3        The Board is comprised of the following members:

  1. five (5) board members elected every three years by the school community (parents and caregivers of students) – the Act requires this number be set at between three (3) and seven (7) and Newlands College moved from seven (7) to five (5) in 2022 in order to create more space for the Board to co-opt members;

  2. one (1) staff board member elected by the staff of the College every three years;

  3. one (1) student board member elected by the students of the College every year;

  4. the Principal (ex-officio);

  5. the Pou Rangatahi (Māori Student Leader) appointed each year to the Student Executive is also co-opted each year as a board member by the Board in order to broaden the voice of students, particularly for Māori, on the Board – this has been the Board’s practice since 2021;

  6. additional board members co-opted by the Board from time to time to broaden the Board’s representation, diversity, expertise and/or experience (noting that the number of co-opted members is limited by the Act).

4        While each Board member is on the Board because they represent different stakeholder groups, their primary responsibility is to the College as a whole and its community – not just to the individual stakeholder group they represent.

5        The Board is required by the Act to appoint one of their members to be the Presiding Member. The Board member so appointed is not to be an employee or student of the College. The appointment is to be made at the Board’s first meeting each year – unless it is a tri-ennial school board election year, in which case the appointment is to be made at the first Board meeting after the election. The Board will usually refer to the “Presiding Member” as the “Chair” unless the context requires otherwise. The Chair’s role includes the following responsibilities:

  1. leader of the board;

  2. ensuring the work of the Board is completed;

  3. acting within Board policy and delegations at all times and not independently of the Board;

  4. presiding over Board meetings – including ensuring that each Board member has a full and fair opportunity to be heard and understood by the other members of the Board and that decisions that are in the best interest of the school, its students and staff are reached;

  5. ensuring Board meetings are conducted in accordance with the Education & Training Act 2020, the Education (School Boards) Regulations 2020, the relevant sections of the Local Government Official Information and Meetings Act 1987 and any Board policies and protocols;

  6. setting the Board's meeting agenda and ensuring that all Board members have the required information for informed discussion of the agenda items;

  7. ensuring the meeting agenda content is only about those issues that, according to Board policy, clearly belong to the Board to discuss and/or decide;

  8. working on behalf of the Board with the Principal on a day-to-day basis as the primary holder of the relationship between the Board and the Principal;

  9. establishing and nurturing a positive, professional and “no surprises” working relationship between the Chair and the Principal, and between the Board and the Principal;

  10. ensuring the Principal's performance agreement and review are completed on an annual basis;
  11. ensuring the Board actively discusses, from time to time succession planning for board members and board leadership roles;

  12. working with the Board to develop a cohesive and effective team;

  13. welcoming new Board members and leading their induction to the Board;

  14. assisting Board members' understanding of their role, responsibilities and accountability;

  15. ensuring that the Code of Conduct for Board Members is understood by Board members;

  16. ensuring that disclosure of any conflict of interest is made by the relevant Board member and that the conflict is managed by the Board;

  17. representing the Board to the community and working in partnership with the Principal to safeguard the integrity of the Board and its processes;

  18. promoting effective communication between the Board and its community, including communicating appropriate Board decisions;

  19. representing the Board to the school and wider community and agencies such as the Ministry of Education and the Education Review Office;

  20. ensuring concerns and complaints are dealt with at the appropriate level, according to the school's related policies and procedures;

  21. ensures any potential or real risk to the school or its name is communicated to the Board;

  22. official signatory for the Board, including for annual accounts.

▶ PARTS OF THE EXERCISE
1) Answer these questions using the Newlands College board text:
(a) In what year did Newlands College reduce its parent-elected board members from seven to five?
(b) How often is the student board member elected?
(c) In a triennial school board election year, at which meeting is the Presiding Member appointed?
2) Print everything in the Newlands College board text from "4        While each" down to "group they represent.".
3) List every piece of legislation that the Newlands College board text names by its full title.
The listing that comes after this text is not needed.

▶ DATA SEGMENT

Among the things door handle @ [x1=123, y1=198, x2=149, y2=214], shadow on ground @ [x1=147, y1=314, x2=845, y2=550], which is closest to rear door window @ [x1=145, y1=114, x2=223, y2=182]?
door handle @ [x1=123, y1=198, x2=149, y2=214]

▶ FULL SOLUTIONS
1)
(a) 2022
(b) Every year
(c) The first Board meeting after the election

2)
4        While each Board member is on the Board because they represent different stakeholder groups, their primary responsibility is to the College as a whole and its community – not just to the individual stakeholder group they represent.

3)
- Education & Training Act 2020
- Education (School Boards) Regulations 2020
- Local Government Official Information and Meetings Act 1987